Sunshine 106.8
- Ireland;
- Broadcast area: Dublin
- Frequencies: 106.8 MHz, Online, Virgin Media Channel 933, DAB+ FailteDAB
- RDS: SUNSHINE

Programming
- Format: Soft AC/Easy Listening

Ownership
- Owner: Star Broadcasting Limited

History
- First air date: October 2001 (as "Dublin's Country 106.8")

Links
- Website: sunshineradio.ie

= Sunshine 106.8 =

Sunshine 106.8 is an easy listening radio station, based in Dublin, Ireland. It is licensed by the Broadcasting Authority of Ireland (BAI) as a commercial FM broadcaster in the Dublin area. The station broadcasts on 106.8 MHz from Three Rock Mountain to County Dublin. It is included on the rebroadcast system operated within the Dublin Port Tunnel, and took part in trial DAB broadcasts in Dublin and Cork between 2012 and 2017.

==History==
The station launched in October 2001 and was originally identified on-air as 'Dublin's Country 106.8FM' and later (from 2005) as 'Country Mix 106.8'. The station was completely re-branded as Sunshine 106.8 in October 2010.
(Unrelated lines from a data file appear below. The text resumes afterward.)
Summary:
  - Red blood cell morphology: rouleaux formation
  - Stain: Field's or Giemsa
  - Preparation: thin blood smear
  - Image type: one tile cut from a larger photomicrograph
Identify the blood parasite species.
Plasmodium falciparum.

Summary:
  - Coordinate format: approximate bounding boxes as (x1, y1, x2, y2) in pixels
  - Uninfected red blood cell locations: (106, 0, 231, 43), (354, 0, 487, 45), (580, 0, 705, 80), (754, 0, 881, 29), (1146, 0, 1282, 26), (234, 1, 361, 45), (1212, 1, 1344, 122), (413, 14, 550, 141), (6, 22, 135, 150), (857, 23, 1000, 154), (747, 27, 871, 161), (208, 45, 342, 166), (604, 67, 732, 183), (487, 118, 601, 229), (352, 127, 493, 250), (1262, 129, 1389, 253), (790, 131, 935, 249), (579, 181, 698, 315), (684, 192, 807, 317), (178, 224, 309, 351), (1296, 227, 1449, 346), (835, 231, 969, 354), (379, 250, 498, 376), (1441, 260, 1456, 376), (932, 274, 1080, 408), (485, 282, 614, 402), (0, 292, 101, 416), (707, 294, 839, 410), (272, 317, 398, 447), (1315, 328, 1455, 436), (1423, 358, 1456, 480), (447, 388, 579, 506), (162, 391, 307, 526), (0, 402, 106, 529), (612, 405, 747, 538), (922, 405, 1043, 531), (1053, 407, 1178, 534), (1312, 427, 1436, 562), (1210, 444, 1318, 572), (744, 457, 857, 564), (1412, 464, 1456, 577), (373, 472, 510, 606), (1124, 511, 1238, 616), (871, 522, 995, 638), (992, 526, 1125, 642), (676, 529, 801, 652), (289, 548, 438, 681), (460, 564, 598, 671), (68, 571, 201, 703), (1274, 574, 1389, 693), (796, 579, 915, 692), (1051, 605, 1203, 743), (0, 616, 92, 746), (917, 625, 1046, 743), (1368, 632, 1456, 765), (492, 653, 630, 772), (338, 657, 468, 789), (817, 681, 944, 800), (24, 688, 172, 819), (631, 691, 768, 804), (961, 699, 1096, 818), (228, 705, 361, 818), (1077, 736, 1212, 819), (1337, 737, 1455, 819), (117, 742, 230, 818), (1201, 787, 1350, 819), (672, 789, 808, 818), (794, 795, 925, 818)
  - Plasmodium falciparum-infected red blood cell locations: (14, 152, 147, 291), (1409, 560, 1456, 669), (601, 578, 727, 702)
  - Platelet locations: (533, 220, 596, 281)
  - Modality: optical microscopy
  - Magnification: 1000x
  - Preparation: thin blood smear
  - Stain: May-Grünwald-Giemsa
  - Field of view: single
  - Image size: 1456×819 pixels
Originally based from studios in Stillorgan, it subsequently moved to studios on North Wall Quay in Dublin 1. The station later moved to studios and offices at Castleforbes House in Dublin 1. The studios at Castleforbes House went live in December 2015.

Sunshine 106.8 broadcasts 24 hours a day and features an easy listening format, including genres such as soul, Country Crossover, Easy Listening and Irish music.

The station signed a ten-year contract with the Broadcasting Authority of Ireland (BAI) on 12 September 2014 to continue broadcasting until 2024. From 2014, the station adopted the slogan 'Dublin's New Place to Relax', modifying this (in 2017) to 'Dublin's Easy Place to Relax'.

==Listenership ==
The Joint National Listenership Research (JNLR) survey, published on 24 October 2019, recorded 84,000 daily listeners for the station. Sunshine 106.8 recorded an 8.3% market share in the "All Adults" section of the JNLR report published in November 2022.